His face set. “Don't ask so many questions. Don't—”

“Fine, I won't.” I'd traveled that road before today and gotten nowhere fast. “So you think we can go soon?” Putting distance between us and Sangre Island felt like putting distance between us and Paul Goertz's death.

“Let's hope. Uncle Mutt's calling a family meeting tonight, after he has himself a long chat with Philip. And Wendy.”

I swallowed. I would not want to be in their shoes, facing Mutt's formidable wrath.

Pop leaned against the shelves. He looked weary to the bone. I wanted to go and embrace him, tell him I knew about the family's dark past, but I didn't. He would have to tell me his secret, on his own terms. I could not ford that deep, harsh river for him. He opened his mouth, as if to speak, then closed it firm.

“You probably need to talk to Gretchen, explain how things are between us. I need to go talk to Candace.”

“Okay, son.” He came forward, and awkwardly embraced me in a bearish hug. The thump of his heart thrummed against my chest and his breath, scented with bourbon, was a warm stream against my ear. For all my famed wit and tongue, I had no words.

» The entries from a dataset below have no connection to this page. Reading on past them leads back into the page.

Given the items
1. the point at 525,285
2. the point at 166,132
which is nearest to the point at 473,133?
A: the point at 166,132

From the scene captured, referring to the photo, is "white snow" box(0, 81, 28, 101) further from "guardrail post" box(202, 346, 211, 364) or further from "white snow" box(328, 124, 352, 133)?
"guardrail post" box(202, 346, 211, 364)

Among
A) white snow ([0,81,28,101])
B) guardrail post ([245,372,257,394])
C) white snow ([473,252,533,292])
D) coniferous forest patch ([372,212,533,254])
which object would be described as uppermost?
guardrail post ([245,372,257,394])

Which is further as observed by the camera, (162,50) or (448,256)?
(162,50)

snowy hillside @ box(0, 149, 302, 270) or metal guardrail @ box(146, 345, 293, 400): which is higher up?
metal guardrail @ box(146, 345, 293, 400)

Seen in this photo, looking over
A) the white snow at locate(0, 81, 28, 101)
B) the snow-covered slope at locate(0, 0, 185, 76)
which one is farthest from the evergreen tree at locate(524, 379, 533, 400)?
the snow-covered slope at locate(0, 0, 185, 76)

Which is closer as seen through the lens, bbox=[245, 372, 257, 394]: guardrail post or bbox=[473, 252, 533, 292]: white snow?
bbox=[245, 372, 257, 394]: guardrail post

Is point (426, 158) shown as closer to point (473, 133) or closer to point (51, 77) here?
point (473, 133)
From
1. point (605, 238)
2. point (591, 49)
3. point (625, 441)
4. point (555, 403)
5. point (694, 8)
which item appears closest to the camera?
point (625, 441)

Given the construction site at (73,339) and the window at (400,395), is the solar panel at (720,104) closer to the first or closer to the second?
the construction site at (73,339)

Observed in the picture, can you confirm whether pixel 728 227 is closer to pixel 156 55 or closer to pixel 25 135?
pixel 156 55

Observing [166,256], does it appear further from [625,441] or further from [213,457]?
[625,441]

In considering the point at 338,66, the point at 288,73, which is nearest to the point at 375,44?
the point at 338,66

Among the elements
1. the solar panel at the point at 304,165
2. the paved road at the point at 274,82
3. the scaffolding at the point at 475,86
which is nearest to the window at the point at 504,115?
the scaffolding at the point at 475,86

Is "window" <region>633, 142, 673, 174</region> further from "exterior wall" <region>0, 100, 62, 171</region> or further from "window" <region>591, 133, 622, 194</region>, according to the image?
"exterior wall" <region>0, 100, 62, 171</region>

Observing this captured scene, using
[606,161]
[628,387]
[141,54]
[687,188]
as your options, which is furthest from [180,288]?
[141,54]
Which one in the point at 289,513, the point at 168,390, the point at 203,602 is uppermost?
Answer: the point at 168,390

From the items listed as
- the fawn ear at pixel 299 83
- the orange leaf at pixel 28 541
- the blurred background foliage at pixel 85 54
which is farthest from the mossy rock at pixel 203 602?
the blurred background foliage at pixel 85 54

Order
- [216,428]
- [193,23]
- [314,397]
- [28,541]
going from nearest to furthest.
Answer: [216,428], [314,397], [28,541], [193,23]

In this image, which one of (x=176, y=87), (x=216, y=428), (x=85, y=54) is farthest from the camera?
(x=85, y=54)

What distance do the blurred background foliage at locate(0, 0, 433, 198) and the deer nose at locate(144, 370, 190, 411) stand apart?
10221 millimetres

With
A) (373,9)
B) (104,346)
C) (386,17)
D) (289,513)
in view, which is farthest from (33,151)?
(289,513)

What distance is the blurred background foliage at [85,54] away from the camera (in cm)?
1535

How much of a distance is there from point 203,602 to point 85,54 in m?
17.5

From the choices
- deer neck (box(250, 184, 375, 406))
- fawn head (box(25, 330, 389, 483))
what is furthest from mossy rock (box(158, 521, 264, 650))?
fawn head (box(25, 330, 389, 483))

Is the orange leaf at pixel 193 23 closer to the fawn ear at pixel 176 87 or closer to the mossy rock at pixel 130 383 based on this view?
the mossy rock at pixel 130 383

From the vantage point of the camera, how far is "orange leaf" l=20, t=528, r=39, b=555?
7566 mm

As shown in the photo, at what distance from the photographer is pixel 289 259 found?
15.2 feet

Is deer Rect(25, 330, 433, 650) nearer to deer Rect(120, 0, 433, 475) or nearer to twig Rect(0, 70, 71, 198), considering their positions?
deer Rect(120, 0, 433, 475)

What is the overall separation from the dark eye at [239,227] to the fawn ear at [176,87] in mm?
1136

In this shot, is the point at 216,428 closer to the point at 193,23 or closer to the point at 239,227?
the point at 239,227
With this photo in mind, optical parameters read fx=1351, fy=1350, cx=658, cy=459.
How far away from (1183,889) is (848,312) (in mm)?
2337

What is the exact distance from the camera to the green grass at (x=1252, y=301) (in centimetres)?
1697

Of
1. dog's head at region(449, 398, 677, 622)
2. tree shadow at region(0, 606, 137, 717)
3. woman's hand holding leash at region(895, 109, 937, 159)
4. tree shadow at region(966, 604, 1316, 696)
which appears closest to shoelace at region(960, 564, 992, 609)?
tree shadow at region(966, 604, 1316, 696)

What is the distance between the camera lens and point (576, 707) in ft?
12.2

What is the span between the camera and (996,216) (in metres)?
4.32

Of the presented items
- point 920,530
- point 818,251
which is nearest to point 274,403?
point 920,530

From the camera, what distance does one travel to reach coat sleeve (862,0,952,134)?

He did.

“I love you,” he murmured; he kissed the side of my cheek, and embraced me again. He released me after another moment and turned away. I watched him leave the den and felt, for one terrible moment, as if I'd stepped off the edge of a precipice. Gravity was not the only inexorable force in the world. Love's just as potent.

I went upstairs to tell Candace I had a father. And to set in motion the most horrifying night of my life.